Он двинулся было, прижимая к себе ее бедра, но она замерла, расширяя глаза.
— Подожди! Замри!
— Что?
— Мне даже не надо… чтоб ты ше…шевелился.
— Кричи, — сказал он, прижимая крепче, лежа камнем и вдавливая ее в себя, глядя, как переполняются ветром, морем и солнцем широко открытые глаза, — кричи!
— Да!!!
С острой скалы сорвался баклан и понесся над мелкими пенками, сильный, как черная маленькая торпеда.
На высокой скале, что обрывалась вниз почти отвесным краем, а другим полого врастала в верхнюю степь, сидел Пашка. Мельком увидев два маленьких коричневых тела на полумесяце песка, вздохнул с досадой и отвернулся. Надо бы позвать, а то мать Вероники все мозги проест, позвонив еще раз двадцать. Но что ж он, не понимает что ли. Разве ж их сейчас можно звать.
Он благородно сворачивал шею, разглядывая белую линию далекого забора вокруг двух домов и новую сверкающую крышу летнего ресторанчика. Там будет парус. Еще нету, но будет. Но вскоре не выдержал и снова быстро посмотрел в бухту. Все равно не разглядеть, какие они там, далеко. Ну, лежат. Не двигаются, похоже, вовсе. Заснули, может?
И вдруг снизу, от двух неподвижных тел стал подниматься, расти, кидаясь в скальные стенки и отражаясь от них, двойной крик, переплетая звенящий женский голос с сильным мужским. Скалы, встрепенувшись, с готовностью подхватили, множа и перебрасывая от одного края бухты к другому.

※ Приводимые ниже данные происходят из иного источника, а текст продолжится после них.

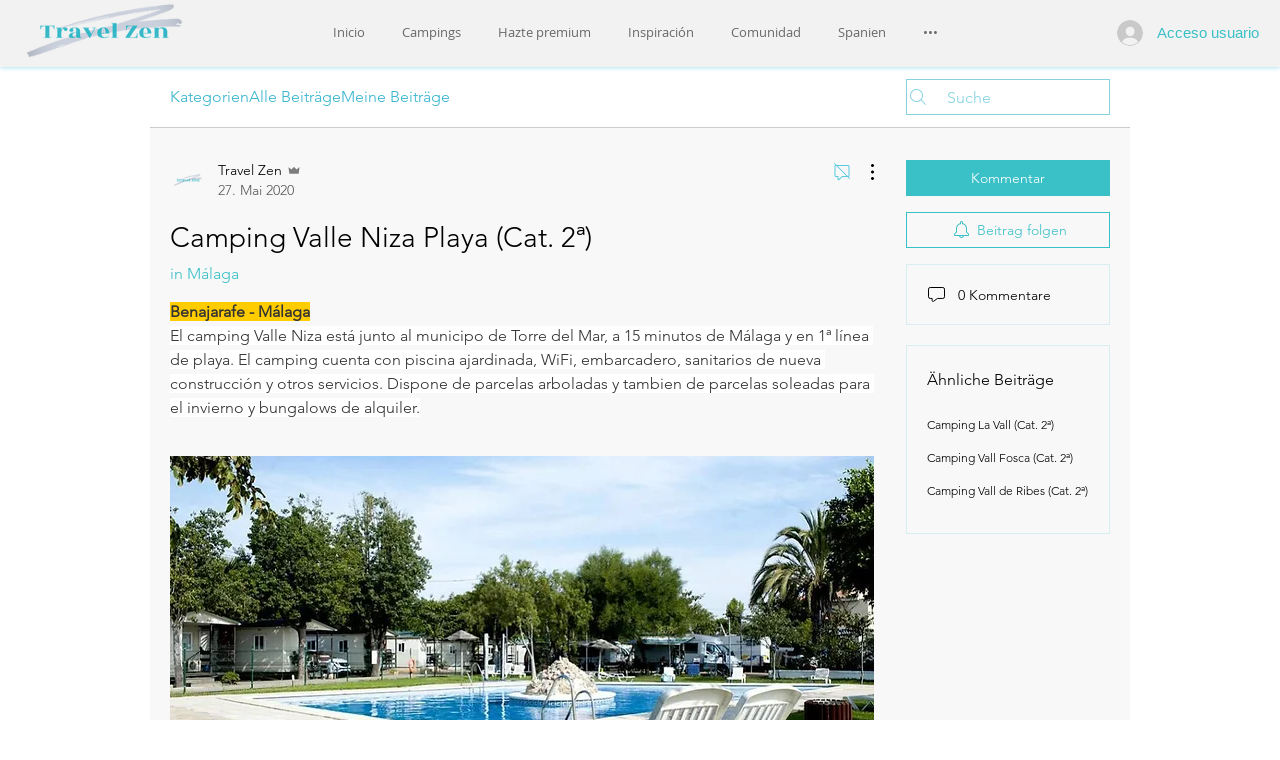

--- FILE ---
content_type: text/html; charset=utf-8
request_url: https://www.google.com/recaptcha/api2/aframe
body_size: 265
content:
<!DOCTYPE HTML><html><head><meta http-equiv="content-type" content="text/html; charset=UTF-8"></head><body><script nonce="0PanS3PUWG0r4gHh-p6Brg">/** Anti-fraud and anti-abuse applications only. See google.com/recaptcha */ try{var clients={'sodar':'https://pagead2.googlesyndication.com/pagead/sodar?'};window.addEventListener("message",function(a){try{if(a.source===window.parent){var b=JSON.parse(a.data);var c=clients[b['id']];if(c){var d=document.createElement('img');d.src=c+b['params']+'&rc='+(localStorage.getItem("rc::a")?sessionStorage.getItem("rc::b"):"");window.document.body.appendChild(d);sessionStorage.setItem("rc::e",parseInt(sessionStorage.getItem("rc::e")||0)+1);localStorage.setItem("rc::h",'1769206820829');}}}catch(b){}});window.parent.postMessage("_grecaptcha_ready", "*");}catch(b){}</script></body></html>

— Чтоб вас, — Пашка встал и пошел вниз, твердо ударяя пятками в узкую тропу.
Там у камня сидел на корточках Женька, разглядывая сонную бабочку с огромными полосато-белыми крыльями. Услышав шаги, вскочил, побежал навстречу, с обожанием поднимая щекастую мордочку и заранее протягивая руку, чтоб уцепиться за Пашкины пальцы.
— Пошли, — сказал тот, — пошли картофан жарить. Марьяна нас бросила, уехала учиться. Теперь мы с тобой на хозяйстве, два мужика.
— Мужики! — с восторгом согласился Женька, вцепляясь в подставленный Пашкой палец, — мужики!
Хмуря темные бровки, остановился, слушая.
— Это мама там! Да, Паша, да? Мама! Кричит!
— Нормально. Пойдем. Мама и дядя Фотий, они… они там учат бакланов кричать, как люди.
— О-о-о! — в темных глаза Женьки светился совсем уж щенячий восторг, — о-о-о, а я? Я тоже хочу! Учить балканов!
— Рано тебе, — поспешно сказал Пашка, — это только взрослые. Вот приедет Машка-Марьяшка, мы с ней следующие. А потом уже ты.
— Долго как, — Женька засопел, вздыхая и стараясь шагать широко, чтоб поспеть за Пашкиными шагами, — жда-а-ать вот.
— Подождешь, — сурово ответил тот, — жизнь она такая штука, мужик Евгений, не все, как хочется.
Глянул на понурую темноволосую голову и смягчился.
— Зато мы сегодня с тобой уложим акваланги. И гидрокостюмы.
— Да!
— А потом я покатаю тебя на медвезилле.
Шли через тихую яркую степь, полную трав новых и трав созревающих. А позади два голоса стихали, свиваясь кольцами и укладываясь среди древних скал на крупный чистый песок, у края соленой вечной воды.